Well it had to take years to make 60% on your money. Why would anyone sit back and watch it disappear if they were warned ahead of time that a recession was on the horizon .
In spite of what SC Maintenance may think, I have no dog in this fight other than I know what the cold hard and very consistent data says - 99.9% of people can't time in and out over any significant length of time. That's not my opinion...it's just a fact that has been shown 1000x in the literature.
I also get Dave's point that sometimes it's just play money....ok....cool.

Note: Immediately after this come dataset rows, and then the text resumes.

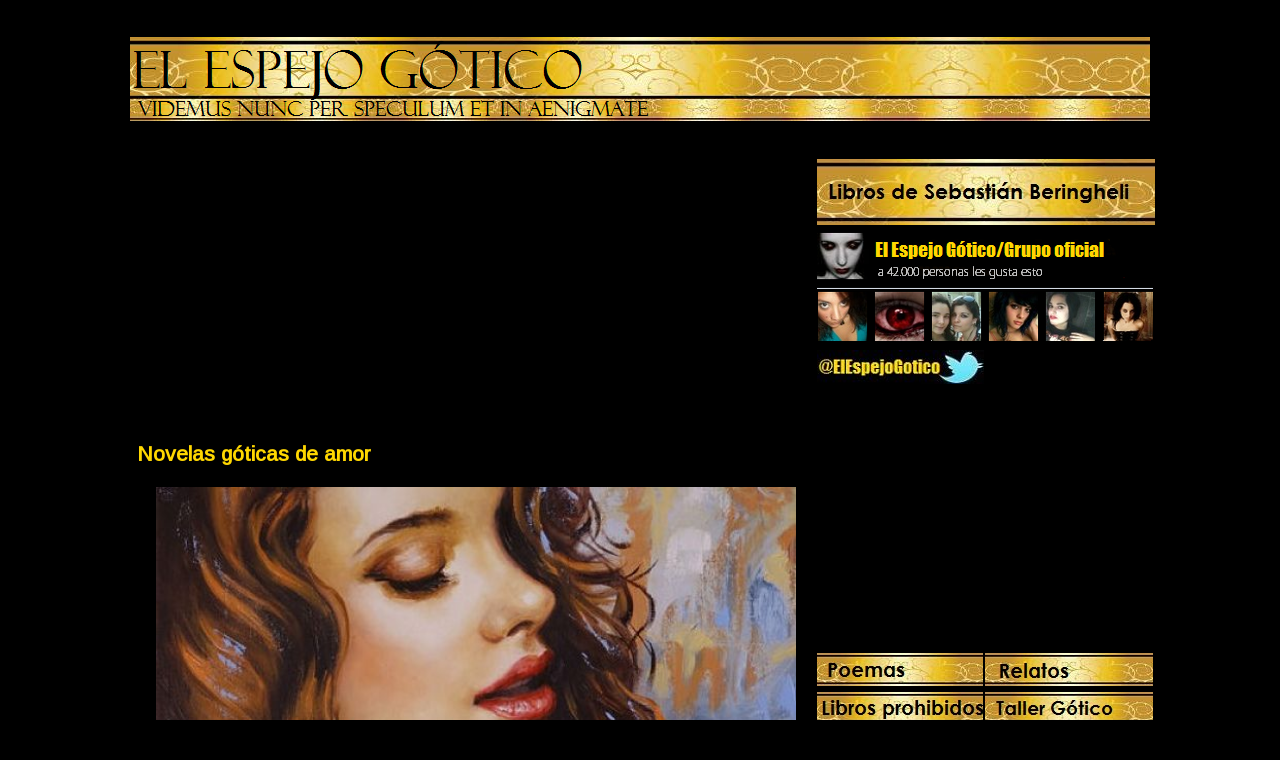

--- FILE ---
content_type: text/html; charset=utf-8
request_url: https://www.google.com/recaptcha/api2/aframe
body_size: 265
content:
<!DOCTYPE HTML><html><head><meta http-equiv="content-type" content="text/html; charset=UTF-8"></head><body><script nonce="l0WnjAvZnaWlZiTpdc0z9g">/** Anti-fraud and anti-abuse applications only. See google.com/recaptcha */ try{var clients={'sodar':'https://pagead2.googlesyndication.com/pagead/sodar?'};window.addEventListener("message",function(a){try{if(a.source===window.parent){var b=JSON.parse(a.data);var c=clients[b['id']];if(c){var d=document.createElement('img');d.src=c+b['params']+'&rc='+(localStorage.getItem("rc::a")?sessionStorage.getItem("rc::b"):"");window.document.body.appendChild(d);sessionStorage.setItem("rc::e",parseInt(sessionStorage.getItem("rc::e")||0)+1);localStorage.setItem("rc::h",'1768828317543');}}}catch(b){}});window.parent.postMessage("_grecaptcha_ready", "*");}catch(b){}</script></body></html>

But others on here are really trying to time the market with their entire nest egg and again the data is very clear and consistent - over time the return on trying to time the market is significantly less than buy and hold. Why? Even if you guess the market correctly 50% of the time which is equivalent to flipping a coin, once you factor in taxes, fees, etc, you're behind. The data shows for every time you guess correctly the up, you inevitably miss some part of the up that you would've captured had you held that position 100% of the time. But don't you also miss some part of the downs too? Yes, but because in general, the market goes up more than down over time (it grows), you miss more of the ups compared to missed downs and you fall behind.
Specifically to your point Warstud, with the above in mind, unless you need the money soon, a single penny is not "disappearing", and gains and losses are not realized until you sell. My retirement is 20 years away and the ups and downs are absolutely meaningless right now. Lastly, you don't know there will be a recession. Even if there is you have no idea how bad it will be and you have no idea when it will start or when it will end. Even if we end up in a recession, pull your money now and maybe you miss the next 4 months of gains. Maybe the market starts declining today, tomorrow, next week, next month, maybe never. Maybe it's down for a day, a week, a month, 4 years, who knows. Ok now you're out and you have to guess when you get back in and it's the same problem. There are too many factors and too many variables and you are essentially trying to outguess every other investor in the market worldwide. Again, the data is clear - it's not possible to "beat the market" long term. I'm not saying you can't make money, it will just be less than it would've been had you just did a buy and hold.